Don’t assume these folks are gaming the numbers to boost their bonuses; that’s almost never the case. If I was in their shoes, using my performance measures is very rational, moral behavior:
- First, I am familiar with my performance metrics. They are my ‘comfort zone’.
- Second, these metrics must be reliable… the business relies on them to motivate me!
Unfortunately, performance metrics expose us to a big problem. These measurement tools were never designed for evaluating individual capital investments. They will often give the wrong answer when ranking the attractiveness of potential solutions and result in proposing the wrong solution.
Antidotes
There are a few basic steps a team leader can take to counter the distraction of performance measures:
1) Know Your Enemy: Identify the performance metrics and understand how they may bias the project. If public disclosure is unwise, gather this information from HR and even consider adding HR to the project team.
2) Talk About It: Raise performance measure issue with the team early in the analysis and help them understand the proper methods for ranking potential solutions.
3) Correct Injustices: Assure team members you will take steps with supervisors and HR to adjust individuals’ performance targets. Let’s admit it, it is unrealistic to expect even people with high ethical standards to avoid these powerful biases.
One very big caveat: Meddling with compensation programs isn’t realistic in some situations; so don’t promise what we cannot deliver.
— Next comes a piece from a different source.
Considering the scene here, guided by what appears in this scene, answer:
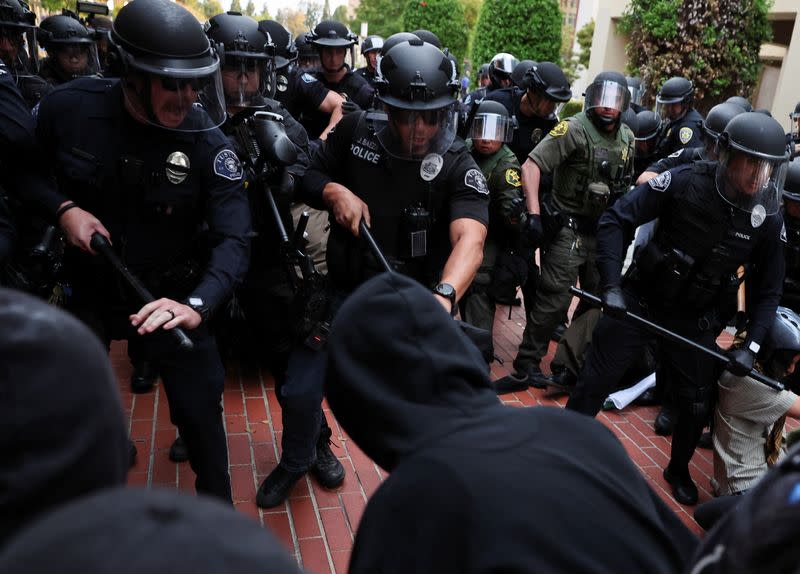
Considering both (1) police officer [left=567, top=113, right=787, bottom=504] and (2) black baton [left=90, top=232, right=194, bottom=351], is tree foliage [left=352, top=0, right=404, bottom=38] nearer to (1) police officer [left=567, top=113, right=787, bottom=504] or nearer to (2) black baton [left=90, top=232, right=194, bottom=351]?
(1) police officer [left=567, top=113, right=787, bottom=504]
Of course, monitor the situation, keeping the issue in mind as the team begins ranking the attractiveness of the possible solutions. If it appears a bias is affecting the work, revisit the issue with the team
All this sounds easier than it actually is. If I have had certain metrics drilled into me over many years, it is very difficult to fully break away in favor of less familiar measures of success.
Longer-Term
Ideally, if we have the time, we’ll equip people with a working understanding of financial valuation when we are asking them to make capital recommendations. It is a great investment in their skills that reaps better capital deployment over the long term.